Every knowledge system depends on labor that its output conventions systematically conceal. In Schaffer's historical studies, this includes Robert Hooke building and operating Boyle's air pump while receiving no credit in published reports; David Kinnebrook performing astronomical observations that were attributed to the Astronomer Royal; and legions of human 'computers'—mostly women—performing mathematical calculations published under astronomers' names. The invisibility is produced by social conventions, not technical necessity: the gentleman's name appears on the published observation because gentlemanly status confers credibility, while the assistant's technically superior skill is epistemically irrelevant. Applied to AI, the framework reveals strata of invisible labor: millions of creators whose work was absorbed into training data without consent or compensation; data labelers in Kenya and the Philippines earning under two dollars per hour to categorize content; content moderators suffering psychological harm from reviewing toxic material. The smooth interface presents AI as autonomous intelligence; the social machinery of its production remains hidden.

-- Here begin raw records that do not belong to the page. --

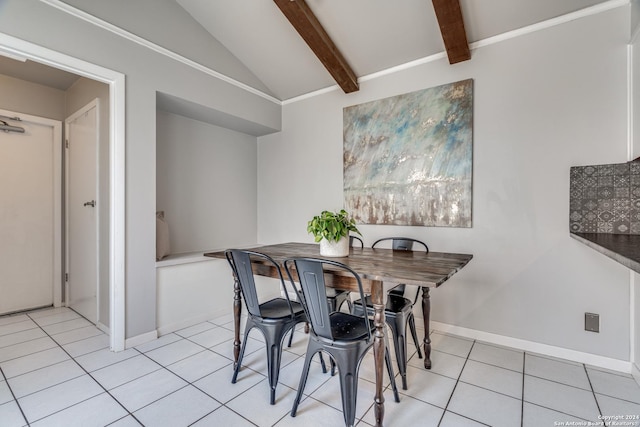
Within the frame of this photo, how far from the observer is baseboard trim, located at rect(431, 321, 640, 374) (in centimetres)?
217

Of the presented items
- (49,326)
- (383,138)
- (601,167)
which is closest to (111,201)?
(49,326)

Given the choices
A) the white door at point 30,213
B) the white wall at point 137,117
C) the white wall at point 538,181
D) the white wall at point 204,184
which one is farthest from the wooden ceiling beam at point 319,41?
the white door at point 30,213

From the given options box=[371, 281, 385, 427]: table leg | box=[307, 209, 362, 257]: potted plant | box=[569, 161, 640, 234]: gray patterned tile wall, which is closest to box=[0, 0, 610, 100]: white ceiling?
box=[569, 161, 640, 234]: gray patterned tile wall

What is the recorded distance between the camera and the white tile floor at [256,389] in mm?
1675

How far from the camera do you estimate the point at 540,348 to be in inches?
95.9

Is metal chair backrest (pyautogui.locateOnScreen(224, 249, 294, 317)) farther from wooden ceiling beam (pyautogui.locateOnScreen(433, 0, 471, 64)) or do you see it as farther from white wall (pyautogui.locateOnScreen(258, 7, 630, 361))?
wooden ceiling beam (pyautogui.locateOnScreen(433, 0, 471, 64))

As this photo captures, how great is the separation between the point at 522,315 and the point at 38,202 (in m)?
5.11

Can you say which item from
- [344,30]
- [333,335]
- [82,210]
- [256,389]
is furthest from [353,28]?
[82,210]

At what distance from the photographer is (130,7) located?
253 cm

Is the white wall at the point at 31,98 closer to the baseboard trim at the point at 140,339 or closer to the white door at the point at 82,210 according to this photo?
the white door at the point at 82,210

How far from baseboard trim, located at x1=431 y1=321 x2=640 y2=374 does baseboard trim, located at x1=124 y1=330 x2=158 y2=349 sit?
103 inches

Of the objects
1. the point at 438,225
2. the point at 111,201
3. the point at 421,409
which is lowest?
the point at 421,409

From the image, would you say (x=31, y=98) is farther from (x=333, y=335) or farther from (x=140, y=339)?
(x=333, y=335)

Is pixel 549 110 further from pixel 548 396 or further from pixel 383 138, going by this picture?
pixel 548 396
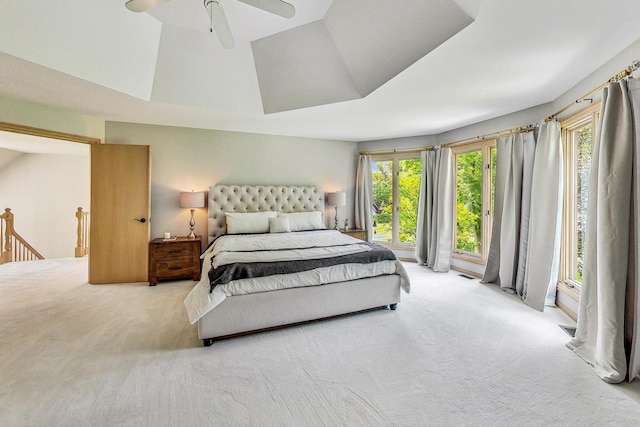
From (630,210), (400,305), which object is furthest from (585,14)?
(400,305)

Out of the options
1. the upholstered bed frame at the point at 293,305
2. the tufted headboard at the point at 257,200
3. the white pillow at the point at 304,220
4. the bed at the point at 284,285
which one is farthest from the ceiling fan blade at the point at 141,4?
the white pillow at the point at 304,220

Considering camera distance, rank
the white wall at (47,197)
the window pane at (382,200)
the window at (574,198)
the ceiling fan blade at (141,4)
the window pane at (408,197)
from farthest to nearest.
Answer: the white wall at (47,197) → the window pane at (382,200) → the window pane at (408,197) → the window at (574,198) → the ceiling fan blade at (141,4)

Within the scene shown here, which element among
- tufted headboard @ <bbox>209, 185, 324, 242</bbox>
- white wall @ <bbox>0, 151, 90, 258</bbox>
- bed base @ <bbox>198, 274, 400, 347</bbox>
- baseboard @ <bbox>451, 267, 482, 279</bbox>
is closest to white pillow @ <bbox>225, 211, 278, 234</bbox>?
tufted headboard @ <bbox>209, 185, 324, 242</bbox>

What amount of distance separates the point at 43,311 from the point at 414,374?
3838mm

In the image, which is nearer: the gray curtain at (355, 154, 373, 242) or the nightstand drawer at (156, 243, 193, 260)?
the nightstand drawer at (156, 243, 193, 260)

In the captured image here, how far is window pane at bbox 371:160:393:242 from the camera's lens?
5508mm

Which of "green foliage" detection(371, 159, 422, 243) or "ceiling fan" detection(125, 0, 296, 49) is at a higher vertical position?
"ceiling fan" detection(125, 0, 296, 49)

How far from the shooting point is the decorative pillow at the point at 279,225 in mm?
4312

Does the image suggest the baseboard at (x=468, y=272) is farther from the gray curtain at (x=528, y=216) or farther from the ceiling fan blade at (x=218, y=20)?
the ceiling fan blade at (x=218, y=20)

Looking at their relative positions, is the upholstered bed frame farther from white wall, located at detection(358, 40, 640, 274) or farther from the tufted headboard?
white wall, located at detection(358, 40, 640, 274)

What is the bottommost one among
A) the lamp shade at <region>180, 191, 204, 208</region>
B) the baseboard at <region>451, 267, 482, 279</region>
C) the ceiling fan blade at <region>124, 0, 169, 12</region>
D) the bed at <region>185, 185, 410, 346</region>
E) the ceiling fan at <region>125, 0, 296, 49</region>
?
the baseboard at <region>451, 267, 482, 279</region>

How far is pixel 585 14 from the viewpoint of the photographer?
1764mm

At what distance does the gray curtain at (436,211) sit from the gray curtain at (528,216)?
30.3 inches

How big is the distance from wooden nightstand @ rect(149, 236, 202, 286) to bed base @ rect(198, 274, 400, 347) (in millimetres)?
1924
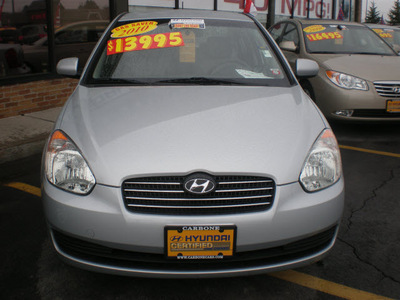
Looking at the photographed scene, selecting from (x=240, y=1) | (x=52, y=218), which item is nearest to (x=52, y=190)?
(x=52, y=218)

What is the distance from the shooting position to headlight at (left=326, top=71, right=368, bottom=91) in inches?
222

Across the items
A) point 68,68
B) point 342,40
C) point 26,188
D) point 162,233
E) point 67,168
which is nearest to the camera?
point 162,233

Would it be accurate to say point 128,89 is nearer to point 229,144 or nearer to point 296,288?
point 229,144

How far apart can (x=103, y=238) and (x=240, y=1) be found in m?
12.3

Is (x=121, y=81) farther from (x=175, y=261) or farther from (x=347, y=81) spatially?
(x=347, y=81)

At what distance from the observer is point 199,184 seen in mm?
2137

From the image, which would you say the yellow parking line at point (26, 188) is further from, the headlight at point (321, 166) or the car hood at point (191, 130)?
the headlight at point (321, 166)

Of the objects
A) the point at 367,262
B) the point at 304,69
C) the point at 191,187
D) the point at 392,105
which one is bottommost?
the point at 367,262

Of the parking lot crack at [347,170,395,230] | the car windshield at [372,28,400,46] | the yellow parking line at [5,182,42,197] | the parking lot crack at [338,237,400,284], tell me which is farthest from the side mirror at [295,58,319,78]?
the car windshield at [372,28,400,46]

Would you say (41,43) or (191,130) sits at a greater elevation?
(191,130)

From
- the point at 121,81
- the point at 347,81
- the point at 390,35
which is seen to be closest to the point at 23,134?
the point at 121,81

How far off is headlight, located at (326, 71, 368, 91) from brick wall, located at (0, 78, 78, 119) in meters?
4.04

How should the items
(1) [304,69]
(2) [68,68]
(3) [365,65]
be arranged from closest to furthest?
(2) [68,68] → (1) [304,69] → (3) [365,65]

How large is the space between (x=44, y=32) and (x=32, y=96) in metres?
1.12
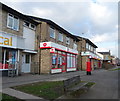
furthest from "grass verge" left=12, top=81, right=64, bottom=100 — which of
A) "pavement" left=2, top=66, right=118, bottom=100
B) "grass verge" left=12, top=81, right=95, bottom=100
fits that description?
"pavement" left=2, top=66, right=118, bottom=100

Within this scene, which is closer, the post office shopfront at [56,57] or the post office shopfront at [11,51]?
the post office shopfront at [11,51]

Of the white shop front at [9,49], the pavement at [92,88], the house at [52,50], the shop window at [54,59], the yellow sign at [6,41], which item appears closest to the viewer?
the pavement at [92,88]

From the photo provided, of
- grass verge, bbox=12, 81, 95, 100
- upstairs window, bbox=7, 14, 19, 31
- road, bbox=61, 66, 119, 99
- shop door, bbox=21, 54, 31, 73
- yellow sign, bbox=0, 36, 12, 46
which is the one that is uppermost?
upstairs window, bbox=7, 14, 19, 31

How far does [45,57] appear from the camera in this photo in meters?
15.7

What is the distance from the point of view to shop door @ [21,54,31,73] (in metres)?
14.9

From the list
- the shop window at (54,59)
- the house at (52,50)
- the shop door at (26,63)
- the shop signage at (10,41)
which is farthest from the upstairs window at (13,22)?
the shop window at (54,59)

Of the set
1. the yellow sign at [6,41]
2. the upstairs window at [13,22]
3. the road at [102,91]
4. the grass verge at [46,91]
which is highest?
the upstairs window at [13,22]

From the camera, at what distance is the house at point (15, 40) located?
11969mm

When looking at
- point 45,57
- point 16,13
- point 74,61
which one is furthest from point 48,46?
point 74,61

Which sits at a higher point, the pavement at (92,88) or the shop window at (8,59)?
the shop window at (8,59)

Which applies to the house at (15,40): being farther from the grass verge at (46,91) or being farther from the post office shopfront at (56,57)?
the grass verge at (46,91)

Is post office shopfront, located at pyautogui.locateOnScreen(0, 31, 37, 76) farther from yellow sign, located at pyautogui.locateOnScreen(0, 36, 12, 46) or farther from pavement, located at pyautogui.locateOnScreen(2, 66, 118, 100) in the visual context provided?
pavement, located at pyautogui.locateOnScreen(2, 66, 118, 100)

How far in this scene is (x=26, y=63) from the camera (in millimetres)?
15406

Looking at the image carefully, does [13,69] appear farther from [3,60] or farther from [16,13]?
[16,13]
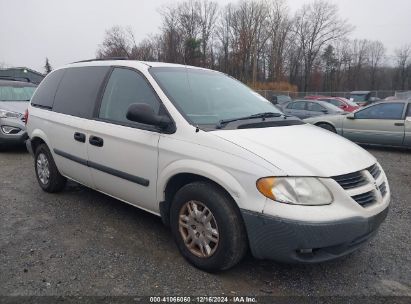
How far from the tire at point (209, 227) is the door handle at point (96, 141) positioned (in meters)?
1.14

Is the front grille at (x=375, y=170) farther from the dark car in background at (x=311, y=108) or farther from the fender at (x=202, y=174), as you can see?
the dark car in background at (x=311, y=108)

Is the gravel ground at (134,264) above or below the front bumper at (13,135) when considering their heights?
below

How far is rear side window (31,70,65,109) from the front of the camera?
4945 millimetres

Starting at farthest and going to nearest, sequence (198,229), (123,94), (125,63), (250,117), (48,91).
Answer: (48,91)
(125,63)
(123,94)
(250,117)
(198,229)

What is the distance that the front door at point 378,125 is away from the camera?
930cm

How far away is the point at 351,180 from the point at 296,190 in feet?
1.65

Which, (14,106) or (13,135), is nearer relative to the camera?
(13,135)

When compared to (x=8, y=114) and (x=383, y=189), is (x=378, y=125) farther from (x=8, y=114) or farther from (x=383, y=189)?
(x=8, y=114)

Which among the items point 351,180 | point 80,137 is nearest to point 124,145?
point 80,137

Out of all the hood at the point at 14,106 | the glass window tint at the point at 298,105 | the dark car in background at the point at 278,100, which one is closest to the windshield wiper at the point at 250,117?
the hood at the point at 14,106

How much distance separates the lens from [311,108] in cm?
1373

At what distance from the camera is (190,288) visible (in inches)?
112

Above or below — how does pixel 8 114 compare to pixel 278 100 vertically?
below

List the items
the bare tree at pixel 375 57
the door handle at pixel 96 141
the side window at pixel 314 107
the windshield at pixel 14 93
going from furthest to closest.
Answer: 1. the bare tree at pixel 375 57
2. the side window at pixel 314 107
3. the windshield at pixel 14 93
4. the door handle at pixel 96 141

Schaffer's excavation of invisible labor challenges the mythology of individual discovery. The air pump experiments that established Boyle's reputation required Hooke's unacknowledged mechanical genius. Newton's optical experiments required instrument makers whose glass-grinding skill Newton relied upon but did not credit. The Greenwich Observatory's published stellar positions required assistants whose personal equation—the systematic delay between observation and recording—was treated as error rather than as contribution. In each case, the conventions of scientific publication attributed knowledge to the director while erasing the workers who made the knowledge possible.
The pattern extends beyond individual laboratories into industrial-scale knowledge production. Babbage's calculating engines, celebrated as mechanical minds, were designed to replace human computers—workers, predominantly women, who performed mathematical calculations by hand at wages reflecting their work's social devaluation. The engines were intelligent precisely because the human labor they mechanized had been socially positioned as unintelligent—mere mechanical drudgery requiring no genuine thought. The attribution of intelligence to the machine depended on the prior devaluation of the humans.

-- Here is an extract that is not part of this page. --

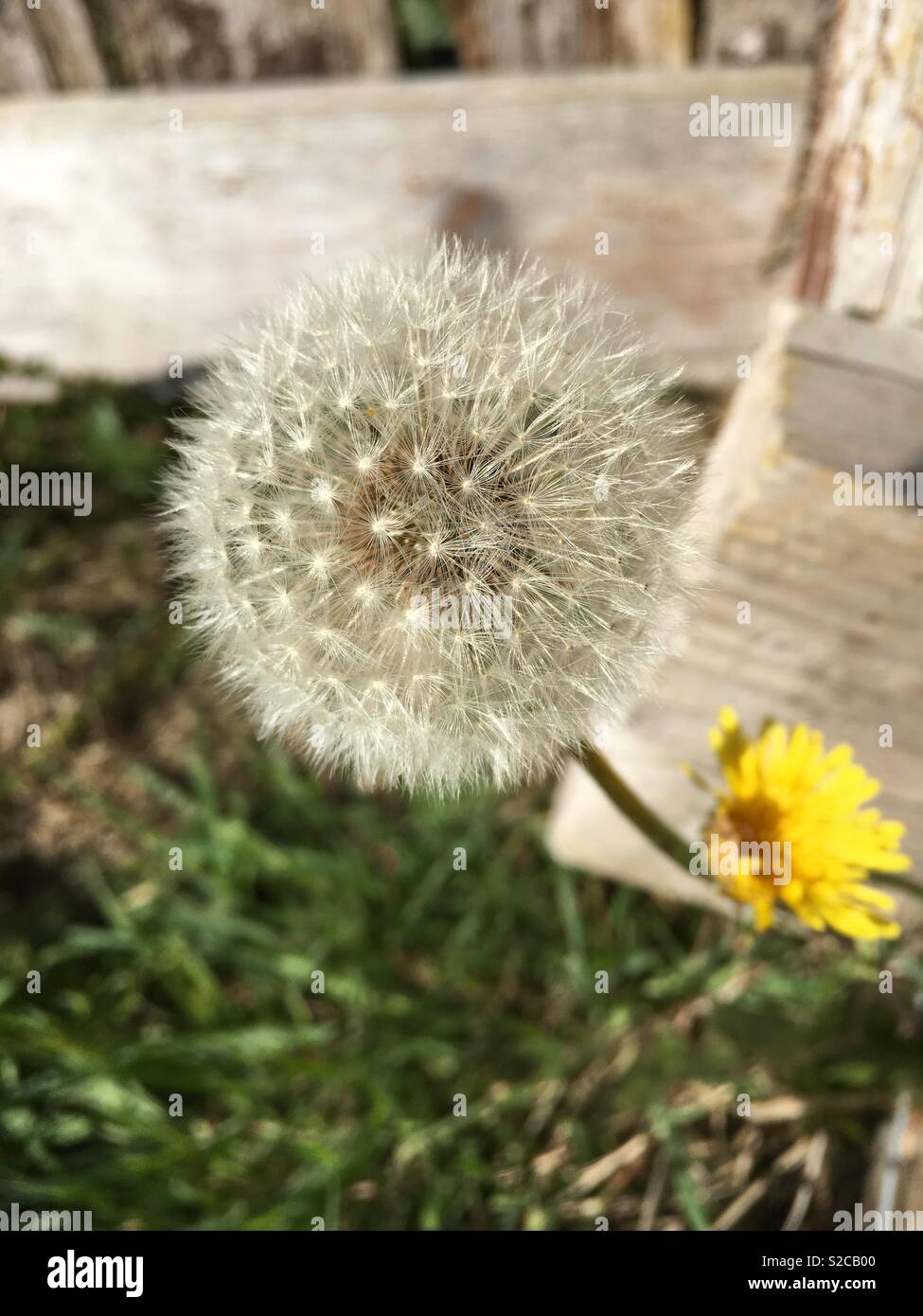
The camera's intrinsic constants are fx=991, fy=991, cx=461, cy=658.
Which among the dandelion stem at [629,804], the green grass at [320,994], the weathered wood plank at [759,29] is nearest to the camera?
the dandelion stem at [629,804]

The contemporary AI industry replicates this structure with disturbing fidelity. OpenAI's content moderation workforce in Kenya—documented by Time magazine in 2023—reviewed graphic violence and abuse for under two dollars per hour, producing the labeled datasets that taught models to avoid toxic outputs. These workers are to large language models what human computers were to nineteenth-century astronomy: essential contributors whose labor is technically recognized (in training pipelines, in corporate acknowledgments) but epistemically erased (in the interface, in the attribution of capability, in the public discourse that celebrates AI as autonomous intelligence).
The social mechanisms producing invisibility have evolved but retain structural continuity. The seventeenth-century mechanism was class: the gentleman's name appeared because social position conferred authority. The twenty-first-century mechanism is geographic and economic: the Silicon Valley builder's name appears, the Nairobi data labeler's does not, because the conventions of technology discourse attribute innovation to designers while treating implementation labor as interchangeable infrastructure. The platforms where demonstrations occur, the metrics that measure success, the narratives that distribute credit—all are controlled by the communities whose labor is visible, not by the communities whose labor sustains the system.
The concept emerged from Schaffer's archival work on seventeenth-century laboratories, particularly his study of Robert Hooke's dual role as operator and natural philosopher. Hooke was Boyle's intellectual equal and arguably his superior in experimental skill, yet his contributions were systematically erased by the social conventions that reserved philosophical credit for gentlemen. Schaffer recognized this as a structural pattern: every experimental system produces knowledge through a division of labor, and the conventions of attribution systematically privilege the labor of direction over the labor of execution. The Royal Society's motto Nullius in verba ('take nobody's word for it') was belied by the practice of taking the gentleman's word while dismissing the mechanic's testimony.
Attribution conventions shape who counts. The labor that receives credit is determined by social position and institutional conventions, not by technical contribution or epistemic importance.
Invisibility is produced, not natural. The erasure of technical labor from knowledge accounts is an active social achievement requiring specific conventions, not a passive feature of how knowledge works.
Devaluation precedes mechanization. Tasks performed by low-status workers are positioned as unintelligent before machines are celebrated for performing them—the attribution of intelligence follows the labor hierarchy.
Contemporary AI replicates historical patterns. Data labelers, content moderators, and creators are to AI what human computers and laboratory assistants were to nineteenth-century science—essential but invisible.
The smooth interface is a political achievement. Making labor invisible is not a technical feature of AI but a design choice that serves the interests of those who control the interface.